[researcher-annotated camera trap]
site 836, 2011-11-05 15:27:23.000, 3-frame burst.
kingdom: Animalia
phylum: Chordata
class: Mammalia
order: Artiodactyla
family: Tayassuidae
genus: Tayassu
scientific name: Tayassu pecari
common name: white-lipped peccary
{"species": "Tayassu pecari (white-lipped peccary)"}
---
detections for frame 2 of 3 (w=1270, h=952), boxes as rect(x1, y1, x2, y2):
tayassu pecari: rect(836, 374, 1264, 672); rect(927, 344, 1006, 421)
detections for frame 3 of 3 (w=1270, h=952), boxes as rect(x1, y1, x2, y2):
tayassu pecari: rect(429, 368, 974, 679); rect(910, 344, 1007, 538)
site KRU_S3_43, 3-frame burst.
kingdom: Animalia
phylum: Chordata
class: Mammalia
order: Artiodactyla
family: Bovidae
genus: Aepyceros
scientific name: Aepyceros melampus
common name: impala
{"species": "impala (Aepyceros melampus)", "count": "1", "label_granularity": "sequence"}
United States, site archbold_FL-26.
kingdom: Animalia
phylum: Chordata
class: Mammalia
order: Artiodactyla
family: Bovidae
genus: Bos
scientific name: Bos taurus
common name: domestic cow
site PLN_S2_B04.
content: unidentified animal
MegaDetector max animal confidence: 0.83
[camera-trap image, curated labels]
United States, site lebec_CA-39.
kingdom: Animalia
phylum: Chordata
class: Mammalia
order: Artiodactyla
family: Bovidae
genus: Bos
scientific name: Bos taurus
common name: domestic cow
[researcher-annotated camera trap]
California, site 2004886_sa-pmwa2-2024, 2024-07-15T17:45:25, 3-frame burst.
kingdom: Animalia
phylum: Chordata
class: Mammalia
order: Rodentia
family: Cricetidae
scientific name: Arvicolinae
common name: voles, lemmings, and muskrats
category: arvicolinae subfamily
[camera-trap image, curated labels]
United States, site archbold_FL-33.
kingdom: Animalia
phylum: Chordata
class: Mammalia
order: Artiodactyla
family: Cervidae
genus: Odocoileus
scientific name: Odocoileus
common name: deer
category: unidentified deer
* * *
Assigned task | Each of the records should be retyped exactly.

Task solution |
[researcher-annotated camera trap]
site 836, 2011-11-05 15:27:23.000, 3-frame burst.
kingdom: Animalia
phylum: Chordata
class: Mammalia
order: Artiodactyla
family: Tayassuidae
genus: Tayassu
scientific name: Tayassu pecari
common name: white-lipped peccary
{"species": "Tayassu pecari (white-lipped peccary)"}
---
detections for frame 2 of 3 (w=1270, h=952), boxes as rect(x1, y1, x2, y2):
tayassu pecari: rect(836, 374, 1264, 672); rect(927, 344, 1006, 421)
detections for frame 3 of 3 (w=1270, h=952), boxes as rect(x1, y1, x2, y2):
tayassu pecari: rect(429, 368, 974, 679); rect(910, 344, 1007, 538)
site KRU_S3_43, 3-frame burst.
kingdom: Animalia
phylum: Chordata
class: Mammalia
order: Artiodactyla
family: Bovidae
genus: Aepyceros
scientific name: Aepyceros melampus
common name: impala
{"species": "impala (Aepyceros melampus)", "count": "1", "label_granularity": "sequence"}
United States, site archbold_FL-26.
kingdom: Animalia
phylum: Chordata
class: Mammalia
order: Artiodactyla
family: Bovidae
genus: Bos
scientific name: Bos taurus
common name: domestic cow
site PLN_S2_B04.
content: unidentified animal
MegaDetector max animal confidence: 0.83
[camera-trap image, curated labels]
United States, site lebec_CA-39.
kingdom: Animalia
phylum: Chordata
class: Mammalia
order: Artiodactyla
family: Bovidae
genus: Bos
scientific name: Bos taurus
common name: domestic cow
[researcher-annotated camera trap]
California, site 2004886_sa-pmwa2-2024, 2024-07-15T17:45:25, 3-frame burst.
kingdom: Animalia
phylum: Chordata
class: Mammalia
order: Rodentia
family: Cricetidae
scientific name: Arvicolinae
common name: voles, lemmings, and muskrats
category: arvicolinae subfamily
[camera-trap image, curated labels]
United States, site archbold_FL-33.
kingdom: Animalia
phylum: Chordata
class: Mammalia
order: Artiodactyla
family: Cervidae
genus: Odocoileus
scientific name: Odocoileus
common name: deer
category: unidentified deer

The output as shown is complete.